ゼレンスキーはユダヤ系だが、ロシアは彼が「ナチスが支配するウクライナの指導者」だというプロパガンダを広め、侵攻の正当化とロシア国民の支持獲得に利用してきた。
トランプもゼレンスキーには恨みがある。彼はウクライナ政府に圧力をかけて、2020年の大統領選で戦うことになりそうなジョー・バイデンに関する調査を求めた件で、最初の弾劾訴追を受けた。この動きの中心にいたのがゼレンスキーだ。
トランプは最近、ゼレンスキーを「選挙を経ていない独裁者」と呼んだ。
ウクライナで政権が交代すれば、プーチンは最終目標に近づく。それは、独立国家としてのウクライナの消滅だ。

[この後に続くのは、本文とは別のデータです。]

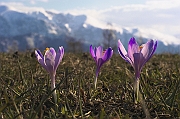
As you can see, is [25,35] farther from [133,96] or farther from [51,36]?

ロシアは偽情報を拡散したり、親ロ派の主張や政界関係者を後押しして外国政府に影響力を及ぼす「ハイブリッド戦争」を得意とする。ウクライナでは、こうした戦略で国内の分断や政治腐敗を利用し、政治的な転覆工作を通じて親ロ派指導者を徐々に権力の座に近づけることが可能になる。
そうなれば、ウクライナはロシアの支配下に再び引きずり込まれかねない。アメリカがウクライナを搾取の対象と見なし、欧州がこのままロシアに正面から対抗する意思と能力を示さないなら、その可能性はさらに高まる。